§ EXERCISE DIRECTIONS: Using the passage on bad gas, explain why fuel should not sit in the tank for more than a month without stabilizer or a full drain.

§ EXCERPTED PASSAGE:
1. The most common problem I get ever week is the simplest to fix. Bad gas. Believe it or not it can ruin every thing. On carb motors the gas tank has to be drained the fuel switch removed cleaned the lines cleaned and the carb removed cleaned and some times rebuilt. all from bad gas. Fuel injection is worse most of the time it clogs the in tank filter and ruins the fuel pump itself. At my store we rebuild the fuel pump although Polaris will make you replace the whole thing which is 500$ vs us rebuilding it for half that. To remedy all these problems it is simple DO NOT leave fuel in the tank over 1 month with out using fuel stablizer or draining the whole fuel system. If you go the stablizer route use what it says per amount you have in tank and when you get ready to run the machine again be sure to add fresh fuel, seafoam or chemtool or something to refresh the gas in the tank. Gas starts going bad after about 3weeks the longer it sits it starts turning to a gummy varnish substance which will clog up a fuel pump filter or on carb machines gum up all the jets and fuel valve. Btw on carb machines there is a drain screw on the bowl of your carb shut your fuel valve off and drain the carb also or bad gas just sits there over time mucking things up.

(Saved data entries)
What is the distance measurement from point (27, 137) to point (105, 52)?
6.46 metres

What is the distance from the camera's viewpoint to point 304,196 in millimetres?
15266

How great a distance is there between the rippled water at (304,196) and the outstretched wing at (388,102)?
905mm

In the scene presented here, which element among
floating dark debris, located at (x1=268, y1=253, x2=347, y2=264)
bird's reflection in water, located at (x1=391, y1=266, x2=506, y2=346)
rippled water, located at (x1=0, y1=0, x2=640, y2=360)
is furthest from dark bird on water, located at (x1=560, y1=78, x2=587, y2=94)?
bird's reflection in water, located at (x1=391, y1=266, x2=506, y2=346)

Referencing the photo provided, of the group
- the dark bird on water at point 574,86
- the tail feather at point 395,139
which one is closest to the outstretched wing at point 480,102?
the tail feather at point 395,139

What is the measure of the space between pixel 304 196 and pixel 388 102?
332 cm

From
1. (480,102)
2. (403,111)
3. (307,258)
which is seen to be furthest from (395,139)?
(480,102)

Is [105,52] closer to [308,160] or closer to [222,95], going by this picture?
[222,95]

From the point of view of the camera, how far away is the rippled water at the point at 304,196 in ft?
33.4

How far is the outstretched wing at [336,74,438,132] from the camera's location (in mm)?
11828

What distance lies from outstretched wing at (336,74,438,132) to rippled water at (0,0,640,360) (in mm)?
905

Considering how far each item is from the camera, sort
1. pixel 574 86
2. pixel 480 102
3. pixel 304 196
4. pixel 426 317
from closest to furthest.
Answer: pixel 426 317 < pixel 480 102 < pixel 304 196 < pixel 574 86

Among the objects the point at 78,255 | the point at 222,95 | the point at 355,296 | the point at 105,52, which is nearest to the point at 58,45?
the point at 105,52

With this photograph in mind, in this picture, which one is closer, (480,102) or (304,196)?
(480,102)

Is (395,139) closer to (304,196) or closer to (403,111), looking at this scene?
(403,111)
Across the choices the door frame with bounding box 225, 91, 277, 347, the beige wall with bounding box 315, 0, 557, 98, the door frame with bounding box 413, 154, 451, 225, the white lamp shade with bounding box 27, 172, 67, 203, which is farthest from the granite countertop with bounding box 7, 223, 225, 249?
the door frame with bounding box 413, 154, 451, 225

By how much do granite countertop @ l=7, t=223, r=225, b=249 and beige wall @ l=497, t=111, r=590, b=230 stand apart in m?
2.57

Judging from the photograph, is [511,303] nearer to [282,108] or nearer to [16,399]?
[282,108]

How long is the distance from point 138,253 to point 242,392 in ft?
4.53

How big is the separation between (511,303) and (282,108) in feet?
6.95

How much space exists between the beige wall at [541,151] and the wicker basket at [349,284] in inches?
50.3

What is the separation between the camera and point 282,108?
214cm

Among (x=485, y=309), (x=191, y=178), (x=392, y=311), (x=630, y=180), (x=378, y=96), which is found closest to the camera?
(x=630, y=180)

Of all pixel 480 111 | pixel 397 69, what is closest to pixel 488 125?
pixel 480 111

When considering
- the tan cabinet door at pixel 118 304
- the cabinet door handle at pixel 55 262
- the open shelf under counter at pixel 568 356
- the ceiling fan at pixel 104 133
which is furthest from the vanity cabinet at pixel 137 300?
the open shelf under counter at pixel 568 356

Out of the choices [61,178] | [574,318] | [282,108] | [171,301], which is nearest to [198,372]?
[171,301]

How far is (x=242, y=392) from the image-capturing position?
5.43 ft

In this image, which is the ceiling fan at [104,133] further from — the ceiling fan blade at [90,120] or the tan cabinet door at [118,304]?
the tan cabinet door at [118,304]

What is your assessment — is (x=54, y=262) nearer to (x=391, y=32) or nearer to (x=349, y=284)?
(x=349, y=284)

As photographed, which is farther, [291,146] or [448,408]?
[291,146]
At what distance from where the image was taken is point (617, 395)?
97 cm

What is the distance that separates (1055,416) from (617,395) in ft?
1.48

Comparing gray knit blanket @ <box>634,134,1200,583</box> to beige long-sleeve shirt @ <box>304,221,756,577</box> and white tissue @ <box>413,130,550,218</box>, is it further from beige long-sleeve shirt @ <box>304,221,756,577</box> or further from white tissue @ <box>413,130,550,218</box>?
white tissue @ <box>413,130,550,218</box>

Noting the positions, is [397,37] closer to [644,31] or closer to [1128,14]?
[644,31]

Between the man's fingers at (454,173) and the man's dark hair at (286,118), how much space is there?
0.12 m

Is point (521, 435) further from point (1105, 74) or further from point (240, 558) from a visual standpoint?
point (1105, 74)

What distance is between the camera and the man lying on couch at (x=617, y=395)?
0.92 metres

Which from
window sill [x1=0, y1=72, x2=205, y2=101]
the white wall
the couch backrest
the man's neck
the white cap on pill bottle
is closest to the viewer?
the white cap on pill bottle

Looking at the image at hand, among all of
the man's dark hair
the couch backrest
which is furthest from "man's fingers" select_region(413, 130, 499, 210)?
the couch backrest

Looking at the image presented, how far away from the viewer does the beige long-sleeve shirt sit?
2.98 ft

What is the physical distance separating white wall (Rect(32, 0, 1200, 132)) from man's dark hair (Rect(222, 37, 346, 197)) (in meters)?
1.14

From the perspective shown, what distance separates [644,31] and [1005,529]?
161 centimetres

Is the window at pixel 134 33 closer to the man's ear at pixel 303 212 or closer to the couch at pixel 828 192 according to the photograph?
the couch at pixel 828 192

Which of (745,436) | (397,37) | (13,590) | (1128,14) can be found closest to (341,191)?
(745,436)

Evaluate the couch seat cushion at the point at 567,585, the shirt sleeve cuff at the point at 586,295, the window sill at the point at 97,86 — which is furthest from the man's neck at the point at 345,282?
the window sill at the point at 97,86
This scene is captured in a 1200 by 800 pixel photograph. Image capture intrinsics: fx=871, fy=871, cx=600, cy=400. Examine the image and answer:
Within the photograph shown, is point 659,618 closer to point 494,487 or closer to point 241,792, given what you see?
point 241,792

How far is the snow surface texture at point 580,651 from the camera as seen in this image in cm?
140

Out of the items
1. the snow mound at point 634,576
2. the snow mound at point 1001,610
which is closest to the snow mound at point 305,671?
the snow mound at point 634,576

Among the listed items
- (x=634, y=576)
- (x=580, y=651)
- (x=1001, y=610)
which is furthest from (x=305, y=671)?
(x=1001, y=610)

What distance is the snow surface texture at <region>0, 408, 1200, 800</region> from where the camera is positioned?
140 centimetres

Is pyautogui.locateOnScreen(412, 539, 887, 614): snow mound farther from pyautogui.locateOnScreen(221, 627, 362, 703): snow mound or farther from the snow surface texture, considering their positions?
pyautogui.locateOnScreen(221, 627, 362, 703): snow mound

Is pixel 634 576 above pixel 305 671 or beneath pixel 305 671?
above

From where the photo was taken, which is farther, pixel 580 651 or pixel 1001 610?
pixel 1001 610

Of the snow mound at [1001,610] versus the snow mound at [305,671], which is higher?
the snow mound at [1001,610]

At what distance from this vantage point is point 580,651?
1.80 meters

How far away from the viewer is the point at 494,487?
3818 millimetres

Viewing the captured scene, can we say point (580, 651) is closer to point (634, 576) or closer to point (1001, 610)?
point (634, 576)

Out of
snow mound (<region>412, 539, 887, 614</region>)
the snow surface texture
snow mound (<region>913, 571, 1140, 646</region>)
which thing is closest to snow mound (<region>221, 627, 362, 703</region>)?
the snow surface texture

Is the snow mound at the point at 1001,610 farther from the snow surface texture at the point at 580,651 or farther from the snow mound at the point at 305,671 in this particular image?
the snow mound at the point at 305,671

§ REPLY TO THE EXERCISE: Gas starts going bad after about three weeks, and the longer it sits, the more it turns into a gummy varnish. That varnish clogs the fuel pump filter, or on carb machines it gums up the jets and the fuel valve.